● Assigned task: With pictures left out, write out exactly every line from the start of the data through the one that contains "Women with Stable".

● Records provided:

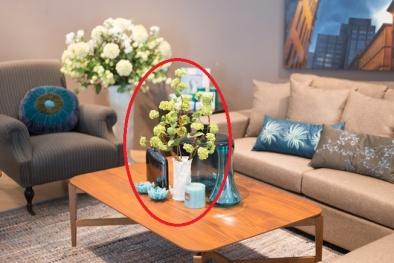 Phong thủy phòng khách chứa đầy 'ám khí' nếu trang trí với những đồ vật sau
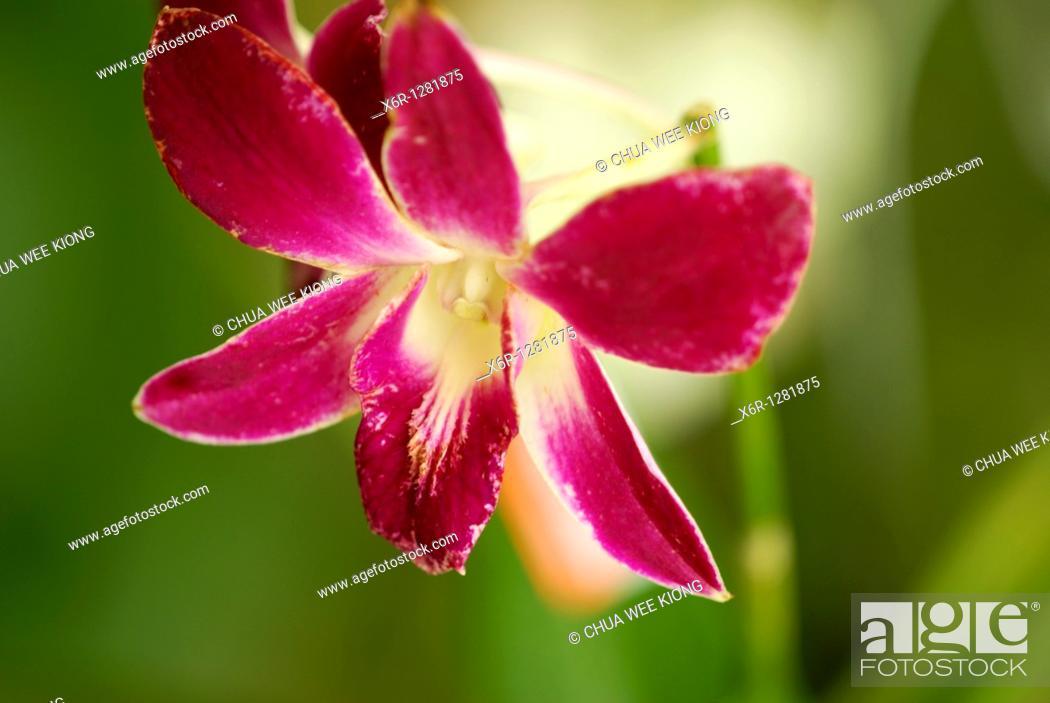 Stock Photo: Orchid Garden, Kuching, Malaysia.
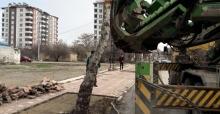 Genişleyen Caddedeki Ağaçlar Parklara Taşınıyor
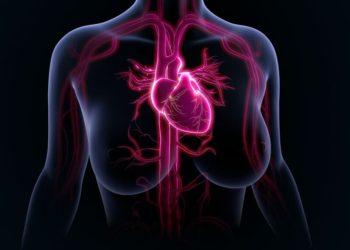 Women with Stable Angina Pectoris and No Obstructive Coronary Artery Disease: Closer to a Diagnosis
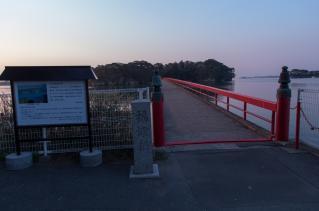 日は出ましたが散歩開始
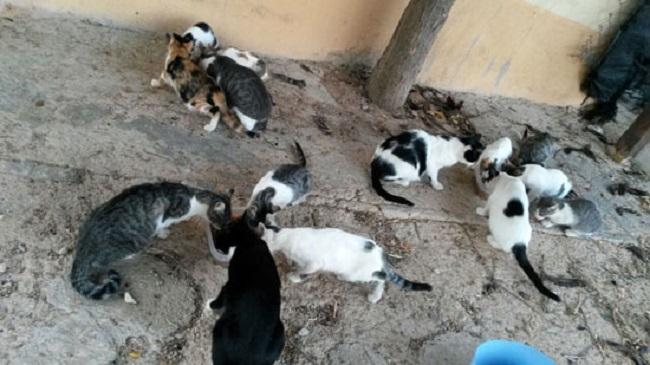 El PP pide al Consell de Mallorca que ayude a los ayuntamientos a pagar el servicio de recogida y gestión de animales domésticos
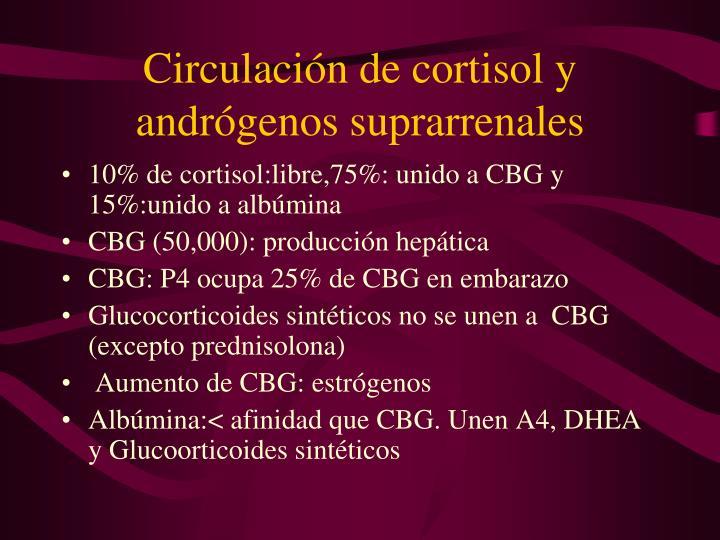 Circulación de cortisol y andrógenos suprarrenales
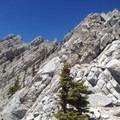 A good view going up the ridge.- Mount Lady MacDonald: East Southeast Ridge
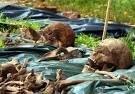 В Воронеже под гаражом нашли забытую братскую могилу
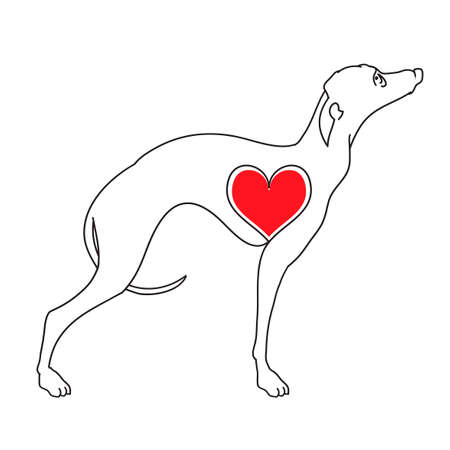 Greyhound. Vector illustrations drawn by hand. Original linear image of a dog with hearts.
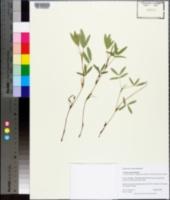 Arachis prostrata image
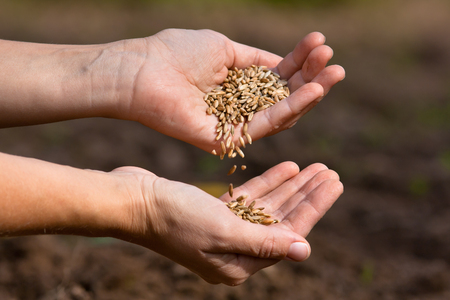 cereals holding hands: hands pouring ripe rye grain, close up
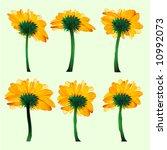 set of sunflowers   Shutterstock .eps vector #10992073
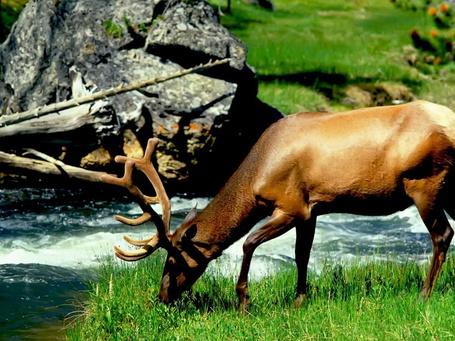 Фото Олень щиплет травку на берегу ручья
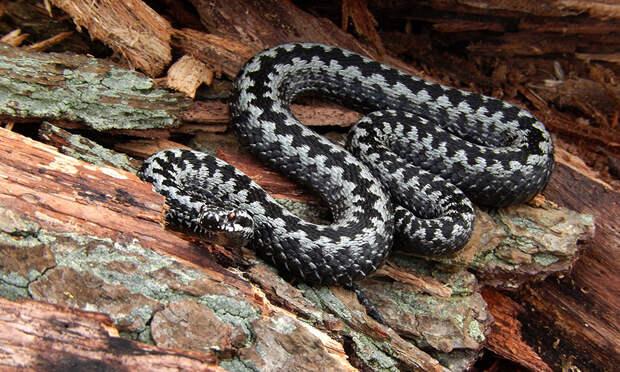 Укусила змея — отсосать яд? Первая помощь и 5 опасных ошибок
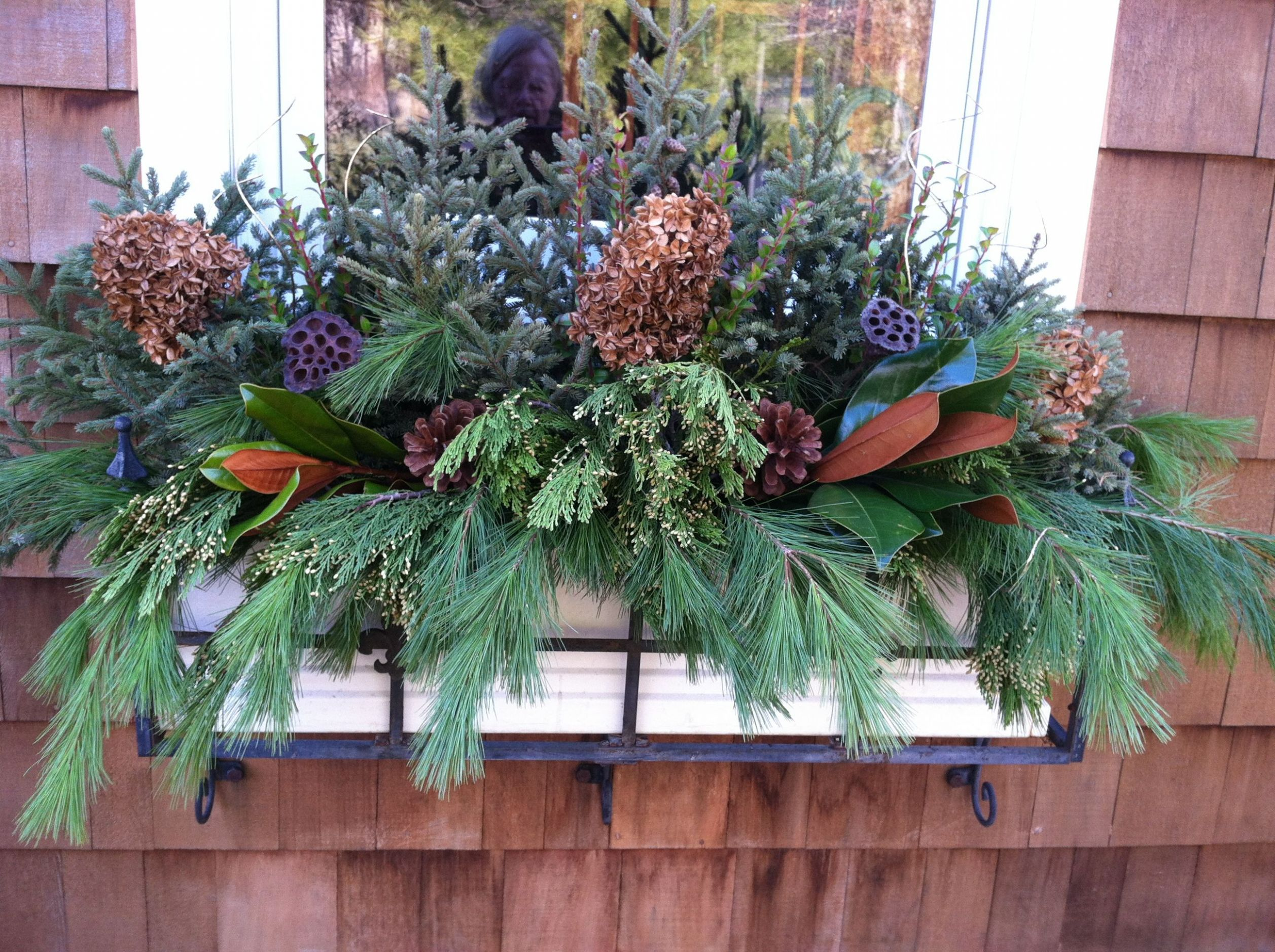 My mother's amazing winter flower box! Now you know where I get ...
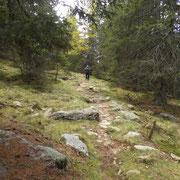 Sul sentiero che conduce all'Alpe Nara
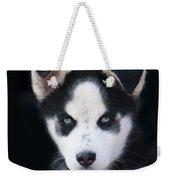 Lop Eared Siberian Husky Puppy Weekender Tote Bag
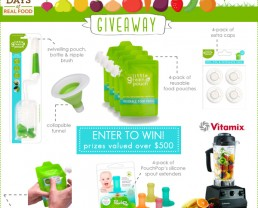 Giveaway: Little Green Pouch + VITAMIX!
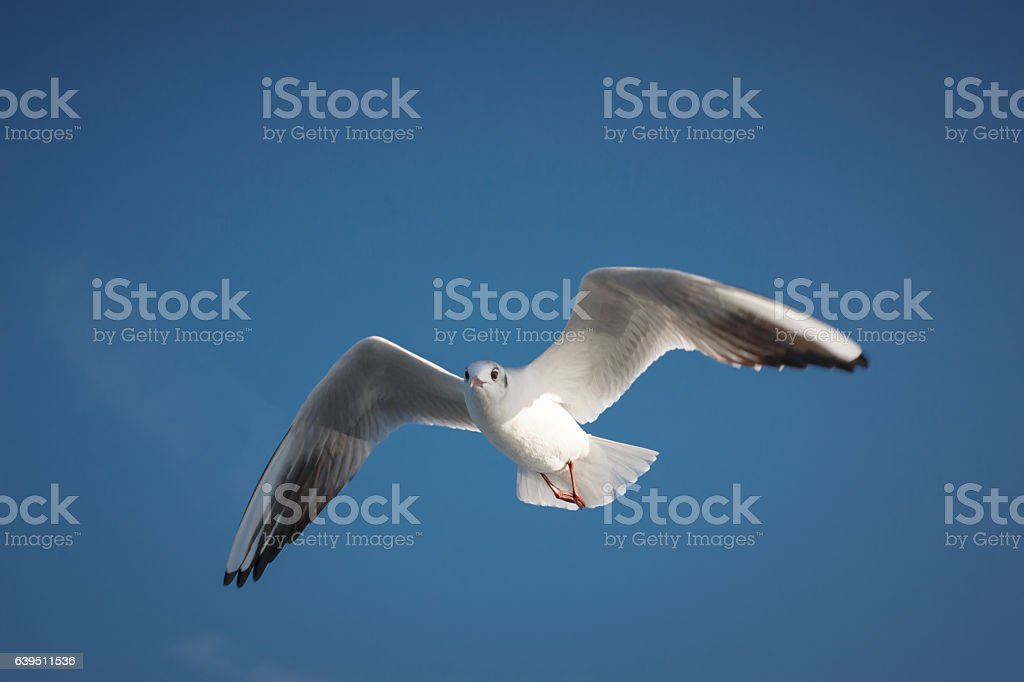 Seagull - Sea Bird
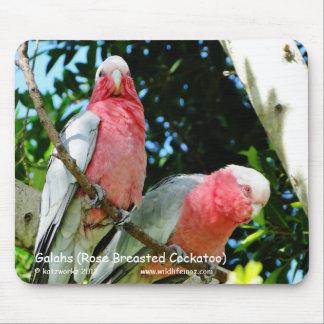 Tapis De Souris Galahs (cacatoès rose de Breasted)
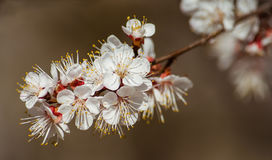 Abrikozenbloemen Royalty-vrije Stock Afbeeldingen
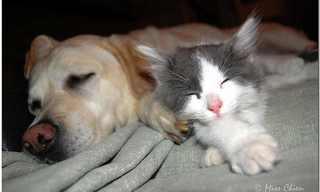 לישון עם האויב - כלבים וחתולים מתכרבלים!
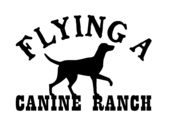 Flying A Canine Ranch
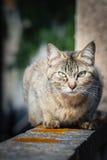 Серый кот Стоковое Изображение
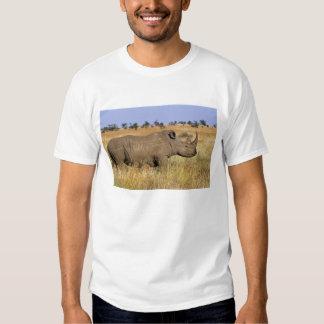 Kenya: Lewa Wildlife Conservancy, white T-Shirt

● Written answer:
 Phong thủy phòng khách chứa đầy 'ám khí' nếu trang trí với những đồ vật sau
 Stock Photo: Orchid Garden, Kuching, Malaysia.
 Genişleyen Caddedeki Ağaçlar Parklara Taşınıyor
 Women with Stable Angina Pectoris and No Obstructive Coronary Artery Disease: Closer to a Diagnosis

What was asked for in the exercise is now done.